◆ Rows from a spatial reasoning dataset ◆
____
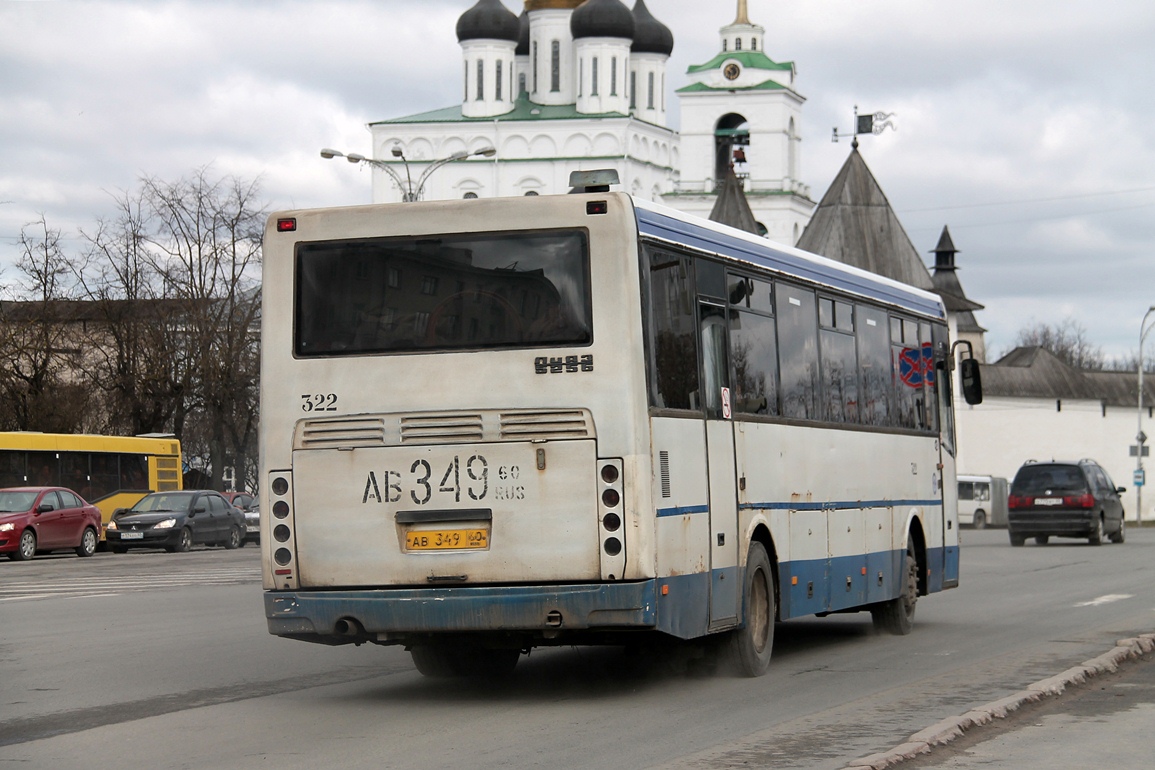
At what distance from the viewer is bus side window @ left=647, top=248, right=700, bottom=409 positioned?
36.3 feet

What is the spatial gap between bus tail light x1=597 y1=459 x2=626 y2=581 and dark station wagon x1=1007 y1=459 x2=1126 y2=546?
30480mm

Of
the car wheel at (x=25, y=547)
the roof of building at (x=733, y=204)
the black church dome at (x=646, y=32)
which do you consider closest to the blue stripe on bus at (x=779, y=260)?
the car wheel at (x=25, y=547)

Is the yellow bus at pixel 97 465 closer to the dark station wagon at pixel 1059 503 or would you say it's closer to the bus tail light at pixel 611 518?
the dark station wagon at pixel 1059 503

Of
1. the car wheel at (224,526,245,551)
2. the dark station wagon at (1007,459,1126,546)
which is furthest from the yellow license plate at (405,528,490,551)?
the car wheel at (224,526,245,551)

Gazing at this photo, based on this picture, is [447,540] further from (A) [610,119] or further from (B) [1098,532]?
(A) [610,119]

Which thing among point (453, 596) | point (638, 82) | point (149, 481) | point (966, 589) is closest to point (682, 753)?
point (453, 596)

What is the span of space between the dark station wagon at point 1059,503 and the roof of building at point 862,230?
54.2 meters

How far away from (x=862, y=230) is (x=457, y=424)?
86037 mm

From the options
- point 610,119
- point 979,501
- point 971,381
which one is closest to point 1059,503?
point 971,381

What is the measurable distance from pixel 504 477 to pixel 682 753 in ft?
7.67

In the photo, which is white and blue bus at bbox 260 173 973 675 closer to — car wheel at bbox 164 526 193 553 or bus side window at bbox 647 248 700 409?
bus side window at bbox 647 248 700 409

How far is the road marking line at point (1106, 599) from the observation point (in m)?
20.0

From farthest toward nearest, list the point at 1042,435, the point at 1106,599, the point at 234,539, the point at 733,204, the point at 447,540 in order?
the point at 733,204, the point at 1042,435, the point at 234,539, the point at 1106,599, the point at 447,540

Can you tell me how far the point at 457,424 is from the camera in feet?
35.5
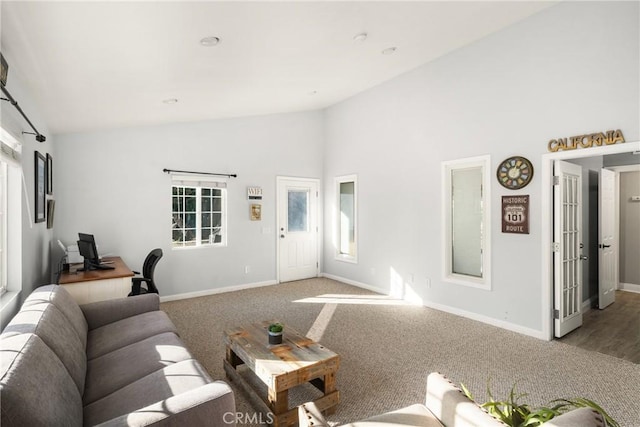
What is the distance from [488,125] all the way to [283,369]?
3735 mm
____
◆ Goal of the exercise ◆
Copy every record character for character. Skip the pictures.

◆ Reply to the task ◆
At what distance from the viewer is bus side window @ left=647, top=248, right=700, bottom=409 positioned?
36.3 feet

What is the spatial gap between bus tail light x1=597 y1=459 x2=626 y2=581 and dark station wagon x1=1007 y1=459 x2=1126 y2=546?
30480mm

Of
the car wheel at (x=25, y=547)
the roof of building at (x=733, y=204)
the black church dome at (x=646, y=32)
which do you consider closest to the blue stripe on bus at (x=779, y=260)?
the car wheel at (x=25, y=547)

Is the yellow bus at pixel 97 465 closer to the dark station wagon at pixel 1059 503 or would you say it's closer to the bus tail light at pixel 611 518?
the dark station wagon at pixel 1059 503

Of
1. the car wheel at (224,526,245,551)
2. the dark station wagon at (1007,459,1126,546)
which is furthest from the yellow license plate at (405,528,490,551)?
the car wheel at (224,526,245,551)

Gazing at this photo, based on this picture, is [447,540] further from (A) [610,119] or further from (B) [1098,532]?
(A) [610,119]

Which thing among point (453, 596) | point (638, 82) | point (149, 481) | point (966, 589) is closest to point (682, 753)?
point (453, 596)

What is the span of space between the dark station wagon at point 1059,503 and the roof of building at point 862,230?
54.2 meters

How far away from (x=862, y=230) is (x=457, y=424)?
86037 mm

From the options
- point 610,119
- point 979,501
- point 971,381
which one is closest to point 1059,503?
point 971,381

What is the measurable distance from pixel 504 477 to pixel 682 753 in ft?
7.67

In the photo, which is white and blue bus at bbox 260 173 973 675 closer to — car wheel at bbox 164 526 193 553 or bus side window at bbox 647 248 700 409?
bus side window at bbox 647 248 700 409

How far is the road marking line at point (1106, 599) from the observation point (in m)?
20.0

From farthest toward nearest, list the point at 1042,435, the point at 1106,599, the point at 234,539, the point at 733,204, the point at 447,540 in order?
the point at 733,204, the point at 1042,435, the point at 234,539, the point at 1106,599, the point at 447,540

Can you tell me how far the point at 457,424 is from the camera in feet?
35.5
What is the distance from [488,125] all the way to [283,369]?
3735 mm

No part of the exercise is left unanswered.